The identifiers appear to be also observation numbers. (If that isn't
true, the problem is messier.)
That being so, the loop needed is more like
forval j = 1/3 {
gen DELINQ`j' = DELINQ[FR`j'ID]
}
after which
egen DELINQ = rowmean(DELINQ?)
will ignore missings as desired (and so sidestep the question of sums
and weights).
Nick
[email protected]
On 30 July 2013 16:24, Lance Erickson <[email protected]> wrote:
> If I understand what you're hoping to do, you need to use the -egen- command...
>
> egen alldelinq = rowmean(FRID1, FRID2, FRID3...)
>
> This will return the variable "alldelinq" that is the mean of all existing friends. I don't think I would use the sum in this case because respondents with few friends will tend to have lower scores than those with more friends. For example, a respondent with a single friend with delinquency of 10 would get the same score as another respondent with 10 friends each of which has a score of 1. But if that's what you want then you need to use -rowtotal- rather than -rowmean-.

##########

Short exercise: Copy out the whole Stata forum reply word for word. The data have nothing to do with the Stata forum reply.

Data segment:

##########

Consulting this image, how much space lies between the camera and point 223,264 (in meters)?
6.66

##########

Reply:
The identifiers appear to be also observation numbers. (If that isn't
true, the problem is messier.)
That being so, the loop needed is more like
forval j = 1/3 {
gen DELINQ`j' = DELINQ[FR`j'ID]
}
after which
egen DELINQ = rowmean(DELINQ?)
will ignore missings as desired (and so sidestep the question of sums
and weights).
Nick
[email protected]
On 30 July 2013 16:24, Lance Erickson <[email protected]> wrote:
> If I understand what you're hoping to do, you need to use the -egen- command...
>
> egen alldelinq = rowmean(FRID1, FRID2, FRID3...)
>
> This will return the variable "alldelinq" that is the mean of all existing friends. I don't think I would use the sum in this case because respondents with few friends will tend to have lower scores than those with more friends. For example, a respondent with a single friend with delinquency of 10 would get the same score as another respondent with 10 friends each of which has a score of 1. But if that's what you want then you need to use -rowtotal- rather than -rowmean-.